Debate to explore focal ablation vs. active surveillance in low-risk prostate cancer
Patients are advocating for more treatment options.
If you haven’t had a patient with prostate cancer ask about focal ablation, you will. Focal ablation is one of the hottest topics in urology today, driven in large part by direct-to-consumer marketing.
“Where focal ablation fits with your low- and intermediate-risk prostate cancer patients who would otherwise be considering active surveillance is on every urologist’s mind right now,” said Kirsten Greene, MD, FACS, MS, Paul Mellon Professor and chair of urology at the University of Virginia School of Medicine in Charlottesville. “Our patients are asking about it every day. They’re not waiting for us to recommend for or against a treatment, which really changes the conversation.”
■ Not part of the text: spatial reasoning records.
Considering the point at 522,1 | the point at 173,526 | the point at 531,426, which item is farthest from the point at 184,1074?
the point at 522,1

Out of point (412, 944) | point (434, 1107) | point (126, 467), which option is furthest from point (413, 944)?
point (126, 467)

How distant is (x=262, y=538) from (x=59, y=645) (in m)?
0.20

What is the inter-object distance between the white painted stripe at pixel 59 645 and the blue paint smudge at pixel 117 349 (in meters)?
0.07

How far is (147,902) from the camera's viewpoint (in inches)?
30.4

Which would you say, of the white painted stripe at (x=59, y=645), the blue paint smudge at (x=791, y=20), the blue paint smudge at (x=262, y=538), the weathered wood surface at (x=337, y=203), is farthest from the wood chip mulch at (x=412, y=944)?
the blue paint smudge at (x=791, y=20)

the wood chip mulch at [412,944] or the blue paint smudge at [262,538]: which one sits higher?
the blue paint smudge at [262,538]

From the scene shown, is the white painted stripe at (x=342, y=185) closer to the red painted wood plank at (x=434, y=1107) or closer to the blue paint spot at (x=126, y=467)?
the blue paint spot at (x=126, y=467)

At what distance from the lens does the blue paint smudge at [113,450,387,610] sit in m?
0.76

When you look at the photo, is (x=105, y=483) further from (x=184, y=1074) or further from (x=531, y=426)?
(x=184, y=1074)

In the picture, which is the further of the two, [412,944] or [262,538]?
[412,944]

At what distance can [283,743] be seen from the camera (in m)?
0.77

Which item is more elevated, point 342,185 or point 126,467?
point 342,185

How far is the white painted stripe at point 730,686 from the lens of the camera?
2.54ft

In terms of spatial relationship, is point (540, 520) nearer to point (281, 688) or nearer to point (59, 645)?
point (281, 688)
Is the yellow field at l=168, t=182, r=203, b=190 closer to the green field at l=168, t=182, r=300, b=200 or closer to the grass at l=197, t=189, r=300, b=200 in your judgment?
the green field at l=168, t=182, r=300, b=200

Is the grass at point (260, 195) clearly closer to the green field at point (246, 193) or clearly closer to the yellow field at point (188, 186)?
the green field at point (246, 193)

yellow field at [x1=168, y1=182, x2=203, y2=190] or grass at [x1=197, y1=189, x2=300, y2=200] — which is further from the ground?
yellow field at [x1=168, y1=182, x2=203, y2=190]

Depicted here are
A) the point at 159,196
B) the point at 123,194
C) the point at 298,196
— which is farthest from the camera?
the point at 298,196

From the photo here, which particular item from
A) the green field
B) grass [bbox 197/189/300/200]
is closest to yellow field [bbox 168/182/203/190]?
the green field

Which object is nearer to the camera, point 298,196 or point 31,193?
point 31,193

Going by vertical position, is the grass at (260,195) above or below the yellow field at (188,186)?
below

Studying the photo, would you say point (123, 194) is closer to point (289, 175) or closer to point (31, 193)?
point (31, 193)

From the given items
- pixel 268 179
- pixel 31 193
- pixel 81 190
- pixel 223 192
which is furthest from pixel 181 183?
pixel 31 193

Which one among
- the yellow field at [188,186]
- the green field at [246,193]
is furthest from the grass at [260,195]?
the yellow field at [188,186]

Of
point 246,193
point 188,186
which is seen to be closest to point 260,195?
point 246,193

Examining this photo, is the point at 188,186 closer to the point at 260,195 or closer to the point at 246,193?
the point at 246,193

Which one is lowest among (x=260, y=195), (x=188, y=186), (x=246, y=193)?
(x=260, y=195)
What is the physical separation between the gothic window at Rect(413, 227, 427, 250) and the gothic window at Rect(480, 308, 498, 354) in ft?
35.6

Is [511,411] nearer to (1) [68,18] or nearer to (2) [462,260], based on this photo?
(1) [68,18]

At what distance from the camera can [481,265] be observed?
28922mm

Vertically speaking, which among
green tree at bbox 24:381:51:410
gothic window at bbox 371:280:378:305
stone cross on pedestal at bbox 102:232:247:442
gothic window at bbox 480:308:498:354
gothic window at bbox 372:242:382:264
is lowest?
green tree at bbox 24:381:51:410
Dr. Greene will moderate a Controversies in Urology Debate, “Focal Ablation versus Active Surveillance in a 65M with GGG2, MRI Concordant Unilateral Prostate Cancer,” at 3 p.m. on Friday. Debaters are Dipen J. Parekh, MD, University of Miami, Miller School of Medicine, and Robert E. Reiter, MD, University of California, Los Angeles Institute of Urologic Oncology. They will show that both approaches offer advantages.
Pro focal ablation
Focal ablation promises to treat prostate cancer while avoiding or ameliorating the most feared side effects of radical prostatectomy: urinary incontinence and erectile dysfunction. Just as women with breast cancer may benefit from lumpectomy instead of radical mastectomy, men with low volume, intermediate-risk prostate cancer might opt for focal ablation rather than radical prostatectomy. It’s an appealing prospect, especially for patients.
“The trifecta for prostate cancer is continent, potent and cancer-free by whatever means,” Dr. Greene said. “You want to get rid of dangerous cancer and preserve quality of life.”
Advances in prostate imaging make it easier than ever to identify focal prostate tumors, whether by MRI, ultrasound or novel positron emission tomography modalities.
Cryotherapy, high-intensity focused ultrasound and laser are the most common contemporary approaches to focal ablation, but the technique can use almost any energy source to heat, cool or otherwise kill tumor tissue while sparing nearby nerves and critical structures to minimize or avoid side effects.
Pro active surveillance
The problem with ablating focal tumors, Dr. Greene added, is that prostate cancer is a multifocal disease. Not all aggressive tumors can be visualized, and not all tumors that are visible need to be ablated.
“There is concern that we are going to regress to an era of overtreatment of indolent disease,” she said. “My concern is that men who are diagnosed with Gleason 3+3 prostate cancer will not be encouraged to follow active surveillance paradigm and, instead, will be encouraged to ablate indolent disease with or without long-term survival or quality of life benefits.”
There are also unanswered questions about the utility of future salvage treatment if tumors that were not ablated progress. Trials and data on the long-term impact of focal ablation on future radical prostatectomy or radiation therapy are still emerging.
Is there a resolution?
The debate could go either way, but urologists face the same question every day.
“Our patients are struggling between active surveillance, focal therapy, radical prostatectomy and radiation and are very, very attracted to the idea that focal therapy could get them cancer-free without the risks of serious side effects,” Dr. Greene said. “This debate can help us all speak clearly and coherently when we answer these challenging questions.”